State how many lines of the data below contain the string "plate", treating uppercase and lowercase letters as distinct, and give only that number.

%%

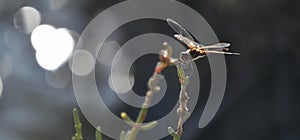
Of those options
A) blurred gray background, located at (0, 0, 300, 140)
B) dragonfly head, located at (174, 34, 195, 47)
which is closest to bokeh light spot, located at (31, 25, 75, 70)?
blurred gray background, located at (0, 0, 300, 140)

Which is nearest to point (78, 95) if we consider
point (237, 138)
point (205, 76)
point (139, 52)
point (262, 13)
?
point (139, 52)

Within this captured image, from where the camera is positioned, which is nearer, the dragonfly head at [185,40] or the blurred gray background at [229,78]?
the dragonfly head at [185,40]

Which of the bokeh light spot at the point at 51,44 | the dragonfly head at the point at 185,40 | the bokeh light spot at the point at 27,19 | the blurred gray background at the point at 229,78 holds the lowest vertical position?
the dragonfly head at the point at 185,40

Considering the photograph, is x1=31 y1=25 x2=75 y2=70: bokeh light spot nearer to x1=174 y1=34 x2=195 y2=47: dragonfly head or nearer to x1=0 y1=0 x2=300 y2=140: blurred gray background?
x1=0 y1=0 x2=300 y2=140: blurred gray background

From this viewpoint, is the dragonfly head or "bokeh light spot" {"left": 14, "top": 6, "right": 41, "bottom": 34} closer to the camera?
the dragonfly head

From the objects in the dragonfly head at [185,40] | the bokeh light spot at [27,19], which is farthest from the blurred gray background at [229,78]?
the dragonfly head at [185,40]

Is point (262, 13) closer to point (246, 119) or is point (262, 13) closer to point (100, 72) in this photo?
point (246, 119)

%%
%%

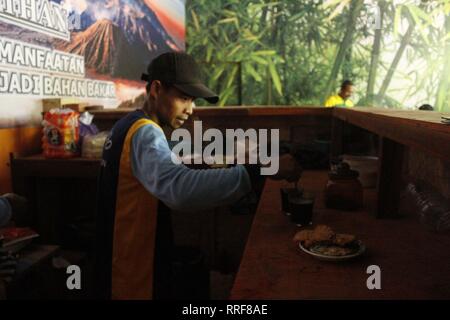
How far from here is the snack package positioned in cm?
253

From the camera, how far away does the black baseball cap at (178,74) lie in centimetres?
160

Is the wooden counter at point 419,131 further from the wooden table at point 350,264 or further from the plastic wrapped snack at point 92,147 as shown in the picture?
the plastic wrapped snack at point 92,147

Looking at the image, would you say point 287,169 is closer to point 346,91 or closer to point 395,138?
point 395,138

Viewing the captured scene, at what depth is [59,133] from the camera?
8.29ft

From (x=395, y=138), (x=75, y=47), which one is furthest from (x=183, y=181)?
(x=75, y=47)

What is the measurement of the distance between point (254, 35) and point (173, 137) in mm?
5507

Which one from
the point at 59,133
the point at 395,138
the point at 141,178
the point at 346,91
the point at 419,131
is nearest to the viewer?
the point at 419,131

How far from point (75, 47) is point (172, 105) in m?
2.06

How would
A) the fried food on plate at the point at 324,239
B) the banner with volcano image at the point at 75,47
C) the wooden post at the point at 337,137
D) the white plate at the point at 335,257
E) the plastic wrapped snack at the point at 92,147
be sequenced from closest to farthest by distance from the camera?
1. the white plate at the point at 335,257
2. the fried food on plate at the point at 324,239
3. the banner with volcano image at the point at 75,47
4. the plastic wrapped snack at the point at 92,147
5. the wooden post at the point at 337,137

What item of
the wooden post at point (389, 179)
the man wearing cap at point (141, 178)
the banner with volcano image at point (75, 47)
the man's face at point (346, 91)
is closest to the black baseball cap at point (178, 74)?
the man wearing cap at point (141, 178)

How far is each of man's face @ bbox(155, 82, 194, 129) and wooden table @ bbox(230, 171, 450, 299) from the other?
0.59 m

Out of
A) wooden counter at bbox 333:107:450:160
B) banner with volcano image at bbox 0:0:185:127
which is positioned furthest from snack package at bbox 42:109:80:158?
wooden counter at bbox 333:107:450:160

%%
%%

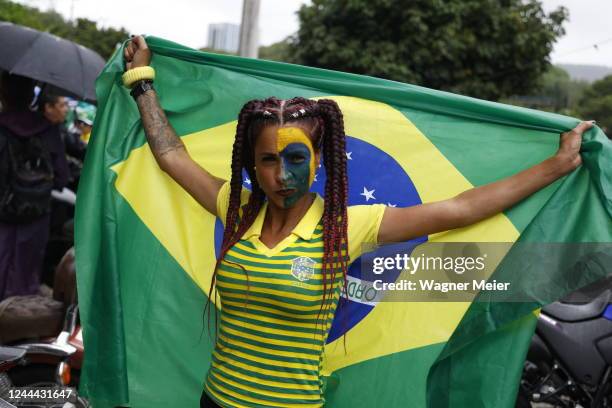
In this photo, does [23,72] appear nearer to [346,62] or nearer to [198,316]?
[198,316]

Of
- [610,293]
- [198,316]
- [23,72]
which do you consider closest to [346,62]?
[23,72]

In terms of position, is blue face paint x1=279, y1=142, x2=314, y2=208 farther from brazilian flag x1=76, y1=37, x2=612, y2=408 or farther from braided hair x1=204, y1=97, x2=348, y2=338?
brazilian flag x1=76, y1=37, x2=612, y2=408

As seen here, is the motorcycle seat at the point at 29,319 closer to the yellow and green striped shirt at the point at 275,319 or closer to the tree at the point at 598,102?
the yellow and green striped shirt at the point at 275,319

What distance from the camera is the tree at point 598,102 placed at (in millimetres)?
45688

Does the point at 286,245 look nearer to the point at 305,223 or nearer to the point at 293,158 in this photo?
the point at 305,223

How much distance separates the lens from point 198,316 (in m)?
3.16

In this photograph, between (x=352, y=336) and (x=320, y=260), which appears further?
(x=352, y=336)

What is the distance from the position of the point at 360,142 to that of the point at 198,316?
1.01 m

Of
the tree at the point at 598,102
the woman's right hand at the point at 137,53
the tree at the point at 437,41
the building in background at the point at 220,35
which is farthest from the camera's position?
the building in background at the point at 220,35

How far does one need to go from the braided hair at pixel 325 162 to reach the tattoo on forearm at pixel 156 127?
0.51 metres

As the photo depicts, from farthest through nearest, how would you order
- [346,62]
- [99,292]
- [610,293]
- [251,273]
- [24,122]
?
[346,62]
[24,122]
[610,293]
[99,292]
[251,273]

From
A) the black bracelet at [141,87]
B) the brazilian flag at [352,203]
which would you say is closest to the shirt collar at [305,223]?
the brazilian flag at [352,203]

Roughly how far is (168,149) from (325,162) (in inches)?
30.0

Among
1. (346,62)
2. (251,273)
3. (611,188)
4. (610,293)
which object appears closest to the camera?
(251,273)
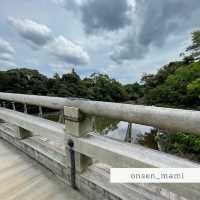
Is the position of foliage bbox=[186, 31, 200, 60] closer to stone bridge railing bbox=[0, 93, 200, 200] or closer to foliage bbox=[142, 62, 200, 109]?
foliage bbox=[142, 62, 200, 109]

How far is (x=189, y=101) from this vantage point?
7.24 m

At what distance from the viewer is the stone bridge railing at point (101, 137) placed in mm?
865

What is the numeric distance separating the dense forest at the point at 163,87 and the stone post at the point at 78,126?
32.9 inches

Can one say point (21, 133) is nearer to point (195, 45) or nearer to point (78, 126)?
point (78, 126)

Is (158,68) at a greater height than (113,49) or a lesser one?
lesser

%%

(FULL RESPONSE):
4